● **Sayfa**:
Apartmanın balkonuna gerilmiş ipe asılı bezin üzerinden bir yağız adam dimdik bakıyor. Derin nefes alıp ilerliyoruz. Bir kapıdan içeri giriyoruz. Bizler, Ankara’da kadın mücadelesi yürüten, direnen binlerce kadından bir avucu. Başlarımız önde, içimizde öfke, taziyemizi vereceğiz. Gençten bir kadın evin içinde koşturuyor, birkaç adam balkondaki kadına haber veriyor. Kapıdan bir metre yürüyüp sağa yöneliyoruz. Dışarıda iplere gerilmiş o güzel adam, şimdi duvardaki bir çerçeveden gözlerini bize dikiyor. Selamını alıp salona sıralanıyoruz. Çok geçmiyor ki, boynundaki kolyede “Ethem”inin adıyla Sayfı Sarısülük içeri giriyor. Ethem’in pantolon cebinden çıkan parayla bu kolyeyi yaptırıyor kendine, oğlunu boynunda taşımak için. Sonradan öğreniyoruz.
Tek tek sarılıyor bize. Bir köşeye oturuyor. Uzun sessizlikler, iç çekişler, kaçırılan gözler. Duvarda bembeyaz bir at resmi, koşuyor. Yanındaki çerçevede genç bir edebiyat öğretmeni, belki henüz baba olduğu yıllar, Ethem’in babası. “Ethem kitabı severdi” diyor bir yerde Sayfı Teyze, “Okumadı o ayrı. Köye gönderdim babasının yanına, elinde bir kitapla geri döndü.”
Hiçbirimiz Ethem’i tanımıyoruz. Artık bir kardeşimiz var, sadece onu biliyoruz. Sayfı teyzenin dilinden onlarca sözcük dökülüyor. "Ethem başkaydı" diyor, "herkese nefes, ses olurdu. Mertti, canını verirdi arkadaşları için. Hapishanelere mektuplar, eşyalar taşırdı. O bu pencereden girerdi hep" deyip balkonu gösteriyor, "kapıdan gelmezdi, kapatmıyorum ben o pencereyi" diyor.
“Kendime bakıyorum, yaşıma bakıyorum, yavrularıma bakıyorum. Tükeniyorum”.
Çok diyor. Ağır diyor. Evlatlarını ne zor büyüttüğünü anlatıyor usul usul.

● **Verilen bilgiler**:
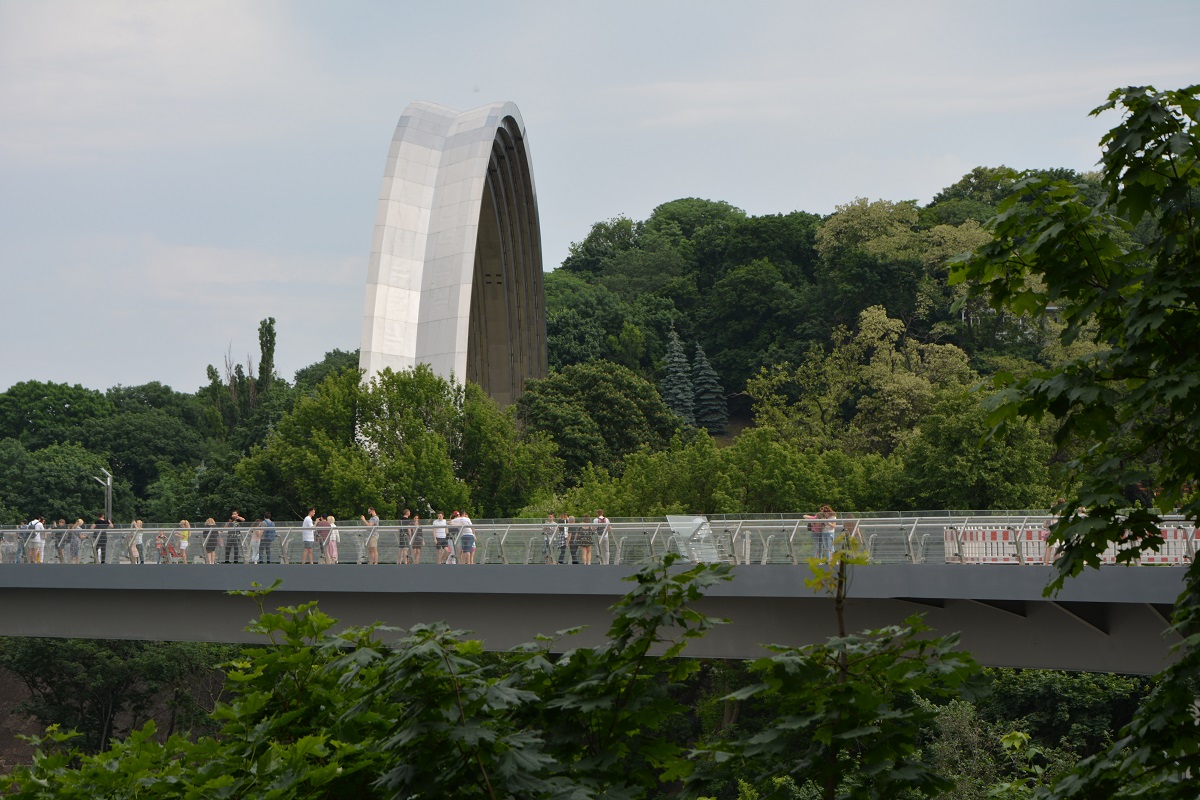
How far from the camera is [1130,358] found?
16.0ft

● **Aşağıdakileri tamamlayın**:
(A) Yazıya göre Sayfı Sarısülük boynundaki kolyeyi hangi parayla yaptırmış?
(B) Yazının "Tek tek sarılıyor" ile başlayıp "anlatıyor usul usul." ile biten kısmını, "mektuplar" yerine "kitaplar" koyarak yeniden yazın.
Liste başka bir kaynaktan alınmıştır.

● **Alıştırma çözümleri**:
(A) Ethem'in pantolon cebinden çıkan parayla.

(B)
Tek tek sarılıyor bize. Bir köşeye oturuyor. Uzun sessizlikler, iç çekişler, kaçırılan gözler. Duvarda bembeyaz bir at resmi, koşuyor. Yanındaki çerçevede genç bir edebiyat öğretmeni, belki henüz baba olduğu yıllar, Ethem’in babası. “Ethem kitabı severdi” diyor bir yerde Sayfı Teyze, “Okumadı o ayrı. Köye gönderdim babasının yanına, elinde bir kitapla geri döndü.”
Hiçbirimiz Ethem’i tanımıyoruz. Artık bir kardeşimiz var, sadece onu biliyoruz. Sayfı teyzenin dilinden onlarca sözcük dökülüyor. "Ethem başkaydı" diyor, "herkese nefes, ses olurdu. Mertti, canını verirdi arkadaşları için. Hapishanelere kitaplar, eşyalar taşırdı. O bu pencereden girerdi hep" deyip balkonu gösteriyor, "kapıdan gelmezdi, kapatmıyorum ben o pencereyi" diyor.
“Kendime bakıyorum, yaşıma bakıyorum, yavrularıma bakıyorum. Tükeniyorum”.
Çok diyor. Ağır diyor. Evlatlarını ne zor büyüttüğünü anlatıyor usul usul.